> EXERCISE AIM
Rewrite all of the lines below, replacing every instance of "the photograph" with "the image" and keeping everything else the same. Leave the pictures out of your answer.
+++ DATA FOR THIS TASK +++
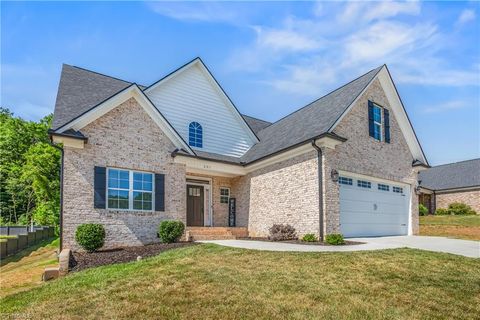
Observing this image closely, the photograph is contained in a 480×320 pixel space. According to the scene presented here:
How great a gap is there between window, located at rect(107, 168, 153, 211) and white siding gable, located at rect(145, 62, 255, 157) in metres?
3.85

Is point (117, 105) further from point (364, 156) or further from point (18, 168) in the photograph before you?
point (18, 168)

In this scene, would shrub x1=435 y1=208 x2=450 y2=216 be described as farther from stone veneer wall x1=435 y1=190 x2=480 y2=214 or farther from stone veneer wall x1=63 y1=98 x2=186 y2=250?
stone veneer wall x1=63 y1=98 x2=186 y2=250

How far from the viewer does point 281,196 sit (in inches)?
591

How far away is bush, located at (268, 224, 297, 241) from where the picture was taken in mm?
13997

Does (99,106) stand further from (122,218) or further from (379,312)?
(379,312)

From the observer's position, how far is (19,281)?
956cm

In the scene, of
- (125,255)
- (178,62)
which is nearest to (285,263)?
(125,255)

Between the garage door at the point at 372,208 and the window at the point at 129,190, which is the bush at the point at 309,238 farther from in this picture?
the window at the point at 129,190

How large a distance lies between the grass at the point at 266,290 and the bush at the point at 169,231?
3.62 m

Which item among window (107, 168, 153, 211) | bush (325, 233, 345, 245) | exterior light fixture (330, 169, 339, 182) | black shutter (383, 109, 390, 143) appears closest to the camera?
bush (325, 233, 345, 245)

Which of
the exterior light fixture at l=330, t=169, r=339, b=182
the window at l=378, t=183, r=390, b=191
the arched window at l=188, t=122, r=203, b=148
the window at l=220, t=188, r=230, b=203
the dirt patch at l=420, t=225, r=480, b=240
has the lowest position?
the dirt patch at l=420, t=225, r=480, b=240

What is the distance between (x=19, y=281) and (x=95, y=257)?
6.45 ft

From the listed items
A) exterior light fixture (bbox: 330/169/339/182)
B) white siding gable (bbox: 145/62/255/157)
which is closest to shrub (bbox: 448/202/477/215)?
white siding gable (bbox: 145/62/255/157)

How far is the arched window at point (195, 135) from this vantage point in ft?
56.1
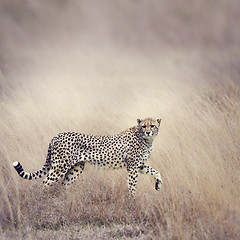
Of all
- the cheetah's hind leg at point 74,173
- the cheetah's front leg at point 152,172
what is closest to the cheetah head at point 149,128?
the cheetah's front leg at point 152,172

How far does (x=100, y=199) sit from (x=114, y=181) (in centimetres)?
39

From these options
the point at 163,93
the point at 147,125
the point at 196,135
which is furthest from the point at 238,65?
the point at 147,125

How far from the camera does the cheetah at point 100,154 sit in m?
4.93

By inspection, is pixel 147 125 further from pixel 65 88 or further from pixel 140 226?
pixel 65 88

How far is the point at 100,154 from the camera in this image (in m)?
5.04

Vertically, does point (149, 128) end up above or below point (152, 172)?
above

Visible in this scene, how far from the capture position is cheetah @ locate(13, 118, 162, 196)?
4930mm

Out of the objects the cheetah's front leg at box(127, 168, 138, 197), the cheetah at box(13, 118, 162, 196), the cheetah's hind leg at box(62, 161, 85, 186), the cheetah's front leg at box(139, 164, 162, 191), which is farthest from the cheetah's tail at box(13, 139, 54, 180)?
the cheetah's front leg at box(139, 164, 162, 191)

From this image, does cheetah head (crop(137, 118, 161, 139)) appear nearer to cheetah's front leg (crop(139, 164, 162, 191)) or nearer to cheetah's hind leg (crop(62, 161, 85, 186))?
cheetah's front leg (crop(139, 164, 162, 191))

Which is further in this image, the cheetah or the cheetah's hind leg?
the cheetah's hind leg

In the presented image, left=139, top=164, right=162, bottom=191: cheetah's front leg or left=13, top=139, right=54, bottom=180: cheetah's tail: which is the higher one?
left=13, top=139, right=54, bottom=180: cheetah's tail

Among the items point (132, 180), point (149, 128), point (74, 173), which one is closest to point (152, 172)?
point (132, 180)

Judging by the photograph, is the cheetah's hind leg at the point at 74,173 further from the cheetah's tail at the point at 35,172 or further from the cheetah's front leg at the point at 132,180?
the cheetah's front leg at the point at 132,180

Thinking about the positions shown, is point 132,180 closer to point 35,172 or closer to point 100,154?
point 100,154
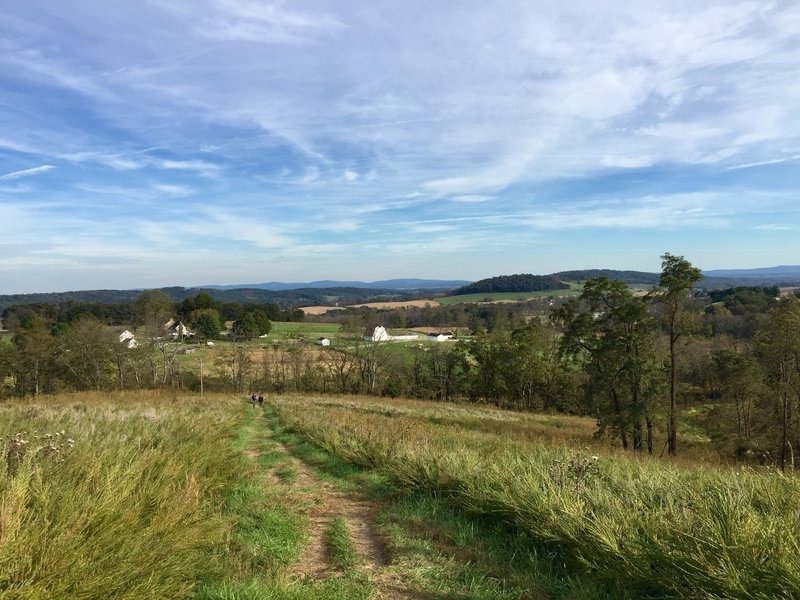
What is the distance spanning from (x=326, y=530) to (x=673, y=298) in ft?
61.4

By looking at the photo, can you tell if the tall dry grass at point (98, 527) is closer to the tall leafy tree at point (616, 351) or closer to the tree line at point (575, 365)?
the tall leafy tree at point (616, 351)

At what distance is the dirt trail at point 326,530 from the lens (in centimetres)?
417

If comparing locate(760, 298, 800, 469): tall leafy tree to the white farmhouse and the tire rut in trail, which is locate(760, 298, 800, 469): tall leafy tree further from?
the white farmhouse

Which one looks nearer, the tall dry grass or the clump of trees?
the tall dry grass

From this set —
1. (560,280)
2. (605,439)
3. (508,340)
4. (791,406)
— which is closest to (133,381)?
(508,340)

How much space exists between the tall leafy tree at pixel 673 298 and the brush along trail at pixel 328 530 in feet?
55.3

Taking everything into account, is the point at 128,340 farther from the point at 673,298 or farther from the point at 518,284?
the point at 518,284

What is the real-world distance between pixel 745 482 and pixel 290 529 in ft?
18.6

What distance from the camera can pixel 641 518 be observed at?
14.5ft

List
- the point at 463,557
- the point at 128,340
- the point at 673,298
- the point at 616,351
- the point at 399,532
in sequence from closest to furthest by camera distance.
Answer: the point at 463,557 < the point at 399,532 < the point at 673,298 < the point at 616,351 < the point at 128,340

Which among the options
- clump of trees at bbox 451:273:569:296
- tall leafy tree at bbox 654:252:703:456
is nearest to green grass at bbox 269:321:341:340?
+++
> ANSWER IN FULL
Observing this image closely, the image is contained in a 480×320 pixel space. According to the scene presented here:
How great a gap is there between window, located at rect(107, 168, 153, 211) and white siding gable, located at rect(145, 62, 255, 157) in metres?
3.85

Is point (117, 105) further from point (364, 156) or further from point (18, 168) in the image before you?
point (18, 168)

In this scene, would shrub x1=435 y1=208 x2=450 y2=216 be described as farther from stone veneer wall x1=435 y1=190 x2=480 y2=214 or farther from stone veneer wall x1=63 y1=98 x2=186 y2=250?
stone veneer wall x1=63 y1=98 x2=186 y2=250

How far from the viewer does point 281,196 sit (in inches)?
591

How far away is bush, located at (268, 224, 297, 241) from where the picture was taken in mm?
13997

Does (99,106) stand further from (122,218) or further from (379,312)?
(379,312)

From the observer's position, how far is (19,281)?
956cm

In the scene, of
- (125,255)
- (178,62)
which is nearest to (285,263)?
(125,255)

Between the garage door at the point at 372,208 and the window at the point at 129,190, which is the bush at the point at 309,238 farther from in this picture?
the window at the point at 129,190

How large a distance lies between the grass at the point at 266,290 and the bush at the point at 169,231?
3.62 m

Which item among window (107, 168, 153, 211) | bush (325, 233, 345, 245) | exterior light fixture (330, 169, 339, 182) | black shutter (383, 109, 390, 143) appears closest to the camera?
bush (325, 233, 345, 245)

Which of
the exterior light fixture at l=330, t=169, r=339, b=182
the window at l=378, t=183, r=390, b=191
the arched window at l=188, t=122, r=203, b=148
the window at l=220, t=188, r=230, b=203
the dirt patch at l=420, t=225, r=480, b=240
has the lowest position?
the dirt patch at l=420, t=225, r=480, b=240

What is the distance between (x=19, y=281) and (x=95, y=257)?
6.45 ft

From the listed items
A) exterior light fixture (bbox: 330/169/339/182)
B) white siding gable (bbox: 145/62/255/157)
which is closest to shrub (bbox: 448/202/477/215)?
white siding gable (bbox: 145/62/255/157)

How far is the arched window at point (195, 135) from this vantage point in ft?
56.1
Of all
- the cheetah's hind leg at point 74,173
- the cheetah's front leg at point 152,172
what is closest to the cheetah head at point 149,128?
the cheetah's front leg at point 152,172

How far does (x=100, y=199) sit from (x=114, y=181) (in centimetres)?
39

From these options
the point at 163,93
the point at 147,125
the point at 196,135
which is furthest from the point at 238,65?
the point at 147,125

How far from the camera does the cheetah at point 100,154 sit in m?
4.93

By inspection, is pixel 147 125 further from pixel 65 88 or further from pixel 140 226?
pixel 65 88

How far is the point at 100,154 from the camera in this image (in m)?
5.04

Vertically, does point (149, 128) end up above or below point (152, 172)?
above

Visible in this scene, how far from the capture position is cheetah @ locate(13, 118, 162, 196)?
4930mm

Out of the objects the cheetah's front leg at box(127, 168, 138, 197), the cheetah at box(13, 118, 162, 196), the cheetah's hind leg at box(62, 161, 85, 186), the cheetah's front leg at box(139, 164, 162, 191), which is farthest from the cheetah's tail at box(13, 139, 54, 180)?
the cheetah's front leg at box(139, 164, 162, 191)

From this image, does cheetah head (crop(137, 118, 161, 139)) appear nearer to cheetah's front leg (crop(139, 164, 162, 191)) or nearer to cheetah's hind leg (crop(62, 161, 85, 186))?
cheetah's front leg (crop(139, 164, 162, 191))

Which is further in this image, the cheetah or the cheetah's hind leg?
the cheetah's hind leg

In the presented image, left=139, top=164, right=162, bottom=191: cheetah's front leg or left=13, top=139, right=54, bottom=180: cheetah's tail: which is the higher one?
left=13, top=139, right=54, bottom=180: cheetah's tail

Among the items point (132, 180), point (149, 128), point (74, 173), which one is closest to point (152, 172)?
point (132, 180)

Judging by the image, is the cheetah's hind leg at the point at 74,173 further from the cheetah's tail at the point at 35,172 or further from the cheetah's front leg at the point at 132,180?
the cheetah's front leg at the point at 132,180

Thinking about the positions shown, is point 132,180 closer to point 35,172 or closer to point 100,154?
point 100,154
What is the distance spanning from (x=326, y=530) to (x=673, y=298) in ft?
61.4

By looking at the photo, can you tell if the tall dry grass at point (98, 527) is closer to the tall leafy tree at point (616, 351) or closer to the tree line at point (575, 365)?
the tall leafy tree at point (616, 351)

At what distance is the dirt trail at point 326,530 from the lens (in centimetres)?
417

If comparing locate(760, 298, 800, 469): tall leafy tree to the white farmhouse and the tire rut in trail, which is locate(760, 298, 800, 469): tall leafy tree further from?
the white farmhouse

Which one looks nearer, the tall dry grass or the clump of trees?
the tall dry grass

From this set —
1. (560,280)
2. (605,439)
3. (508,340)
4. (791,406)
— which is closest to (133,381)?
(508,340)

How much space exists between the tall leafy tree at pixel 673 298 and the brush along trail at pixel 328 530 in feet?
55.3

Taking everything into account, is the point at 128,340 farther from the point at 673,298 or farther from the point at 518,284?
the point at 518,284

What is the real-world distance between pixel 745 482 and pixel 290 529 in ft?
18.6

What distance from the camera can pixel 641 518 be observed at?
14.5ft

List
- the point at 463,557
- the point at 128,340
- the point at 673,298
- the point at 616,351
- the point at 399,532
in sequence from closest to furthest by camera distance.
Answer: the point at 463,557 < the point at 399,532 < the point at 673,298 < the point at 616,351 < the point at 128,340

Which among the options
- clump of trees at bbox 451:273:569:296
- tall leafy tree at bbox 654:252:703:456
is nearest to green grass at bbox 269:321:341:340?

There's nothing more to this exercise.